Rabu, 15 Juli 2026 – MI Madarijut Thalibin melaksanakan rangkaian kegiatan Masa Ta’aruf Madrasah untuk Peserta Didik Baru (MATAMUDA) hari ketiga dengan mengangkat tema “Sekolahku Rumahku, Semua Teman adalah Saudaraku”. Kegiatan ini diisi oleh Kak Inar dan Mentari melalui penyampaian dongeng edukatif yang dipadukan dengan sosialisasi pencegahan bullying sebagai upaya menanamkan pendidikan karakter kepada peserta didik sejak dini.

Mengusung konsep pembelajaran yang komunikatif dan interaktif, Kak Inar dan Mentari menyampaikan berbagai pesan moral melalui cerita yang sarat akan nilai-nilai kebaikan. Peserta didik diajak memahami bahwa madrasah merupakan rumah kedua yang harus dijaga bersama, sedangkan seluruh teman merupakan saudara yang perlu dihormati, disayangi, dan diperlakukan dengan baik tanpa membeda-bedakan.
Selain menyampaikan dongeng edukatif, narasumber juga memberikan sosialisasi mengenai pencegahan bullying. Dalam kegiatan tersebut dijelaskan berbagai bentuk perundungan, baik secara fisik, verbal, maupun sosial, beserta dampak negatif yang dapat ditimbulkan terhadap korban maupun pelaku. Peserta didik juga diberikan pemahaman mengenai pentingnya menumbuhkan sikap empati, saling menghargai, menjaga tutur kata, serta berani melaporkan kepada guru apabila mengetahui atau mengalami tindakan yang mengarah pada perundungan.

Penyampaian materi yang dikemas secara menarik dan sesuai dengan karakteristik peserta didik sekolah dasar membuat suasana kegiatan berlangsung aktif dan menyenangkan.
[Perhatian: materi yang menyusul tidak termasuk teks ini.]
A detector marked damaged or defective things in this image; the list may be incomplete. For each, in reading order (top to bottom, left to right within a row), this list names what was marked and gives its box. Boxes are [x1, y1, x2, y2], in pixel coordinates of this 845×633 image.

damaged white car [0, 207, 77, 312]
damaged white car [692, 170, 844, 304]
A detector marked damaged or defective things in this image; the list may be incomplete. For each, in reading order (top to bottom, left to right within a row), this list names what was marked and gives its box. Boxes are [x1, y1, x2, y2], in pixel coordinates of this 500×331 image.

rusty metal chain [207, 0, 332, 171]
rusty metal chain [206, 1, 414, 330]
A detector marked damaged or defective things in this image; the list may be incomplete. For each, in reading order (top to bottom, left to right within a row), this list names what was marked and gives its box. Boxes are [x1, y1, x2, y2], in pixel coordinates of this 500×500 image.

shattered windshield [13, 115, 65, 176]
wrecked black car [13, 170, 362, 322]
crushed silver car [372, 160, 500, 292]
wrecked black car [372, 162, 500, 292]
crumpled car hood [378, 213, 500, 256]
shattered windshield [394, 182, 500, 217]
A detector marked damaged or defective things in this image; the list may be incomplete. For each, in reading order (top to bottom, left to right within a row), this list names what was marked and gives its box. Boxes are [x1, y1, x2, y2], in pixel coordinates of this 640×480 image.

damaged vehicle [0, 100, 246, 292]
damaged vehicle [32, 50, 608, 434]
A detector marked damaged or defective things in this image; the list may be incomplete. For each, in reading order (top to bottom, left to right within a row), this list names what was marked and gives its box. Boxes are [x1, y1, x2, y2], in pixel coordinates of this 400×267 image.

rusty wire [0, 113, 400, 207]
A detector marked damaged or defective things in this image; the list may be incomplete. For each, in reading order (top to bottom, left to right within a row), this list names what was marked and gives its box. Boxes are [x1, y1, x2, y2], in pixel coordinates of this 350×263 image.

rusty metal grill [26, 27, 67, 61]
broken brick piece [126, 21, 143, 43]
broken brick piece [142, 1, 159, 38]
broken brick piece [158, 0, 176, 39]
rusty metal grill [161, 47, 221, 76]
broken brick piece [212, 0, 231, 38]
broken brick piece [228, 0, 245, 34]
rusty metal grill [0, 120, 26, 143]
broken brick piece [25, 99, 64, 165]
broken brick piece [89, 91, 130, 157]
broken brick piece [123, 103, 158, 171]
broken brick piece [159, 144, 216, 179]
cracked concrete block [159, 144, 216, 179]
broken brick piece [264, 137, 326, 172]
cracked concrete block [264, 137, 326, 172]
Peserta didik tampak antusias mengikuti setiap sesi, berpartisipasi dalam berbagai aktivitas, serta menjawab pertanyaan yang disampaikan oleh narasumber dengan penuh semangat.
Melalui kegiatan ini, MI Madarijut Thalibin menegaskan komitmennya dalam mewujudkan madrasah yang ramah anak dan bebas dari segala bentuk perundungan. Penanaman budaya “stop bullying” sejak masa pengenalan lingkungan madrasah diharapkan mampu membentuk peserta didik yang berakhlakul karimah, memiliki kepedulian terhadap sesama, menghormati setiap perbedaan. Dengan demikian, lingkungan belajar yang aman, nyaman, inklusif, dan kondusif dapat terwujud sebagai fondasi bagi tumbuh kembang peserta didik secara optimal.